By using the information holding circuit of the present invention as a circuit for turning on the power by remote power supply control in response to an external request when the device is in the standby state, after the power is restored with the same setting as that set before the power failure. Since the power can be restored, the remote power control function can be configured to be effective even if a power failure occurs as long as the power is restored.

[Brief description of drawings]

FIG. 1 is an information holding circuit showing an embodiment of the present invention.

FIG. 2 is a timing chart explaining the state of the information set of the present invention.

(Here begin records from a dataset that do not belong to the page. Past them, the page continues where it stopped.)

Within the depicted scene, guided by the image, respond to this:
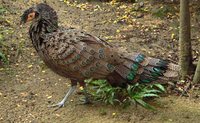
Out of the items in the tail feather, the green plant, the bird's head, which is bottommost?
the green plant

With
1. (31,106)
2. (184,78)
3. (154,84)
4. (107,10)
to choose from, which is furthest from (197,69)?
(107,10)

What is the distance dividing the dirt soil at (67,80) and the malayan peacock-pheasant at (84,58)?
0.31 meters

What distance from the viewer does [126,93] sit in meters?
5.08

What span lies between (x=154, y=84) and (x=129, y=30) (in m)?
2.80

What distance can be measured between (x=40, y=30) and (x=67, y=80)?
1137 millimetres

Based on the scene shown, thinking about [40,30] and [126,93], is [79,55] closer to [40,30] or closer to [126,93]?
[40,30]

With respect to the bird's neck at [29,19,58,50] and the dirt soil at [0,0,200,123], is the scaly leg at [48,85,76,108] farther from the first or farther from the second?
the bird's neck at [29,19,58,50]

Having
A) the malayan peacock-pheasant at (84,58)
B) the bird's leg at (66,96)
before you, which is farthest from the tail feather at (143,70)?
the bird's leg at (66,96)

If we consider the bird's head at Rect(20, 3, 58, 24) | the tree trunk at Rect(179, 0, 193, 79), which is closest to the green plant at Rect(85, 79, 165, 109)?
the tree trunk at Rect(179, 0, 193, 79)

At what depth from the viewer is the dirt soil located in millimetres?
4863

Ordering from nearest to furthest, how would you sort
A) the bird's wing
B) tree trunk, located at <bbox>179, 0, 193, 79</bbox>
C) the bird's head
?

FIG. 3 is a timing chart for explaining a state when power is restored after a power failure of the present invention.

[Explanation of symbols]

 1 EEPROM 2 driver circuit 3 buffer circuit 4, 5, 6 pull-down resistor 7 pull-up resistor bar CE chip enable signal bar OE output enable signal bar WE write enable signal

Claims (4)

[Claims] 1. An EEPRO to which standby power is supplied
M circuit, address supply means for designating a predetermined address of the EEPROM circuit irrespective of interruption of the standby power supply, and control signal fixing means for fixing the level of the control signal of the EEPROM circuit to a read mode during normal operation. Information characterized in that the EEPROM circuit is provided with a driver circuit for supplying a level of the control signal required in a read mode and a write mode, and a data input means for writing data to the predetermined address in the write mode. Holding circuit. 2. The address supply means is the EEPRO.
The information holding circuit according to claim 1, wherein the information holding circuit is configured to supply a ground potential to all the address terminals of the M circuit. 3. The predetermined address is the start address (address 0)
The information holding circuit according to claim 1, wherein 4. The control signal fixing means is the EEPRO.
2. The information holding circuit according to claim 1, wherein the potential of the chip enable terminal and the output enable terminal of the M circuit is fixed to the ground potential and the potential of the write enable terminal is fixed to the potential of the standby power supply.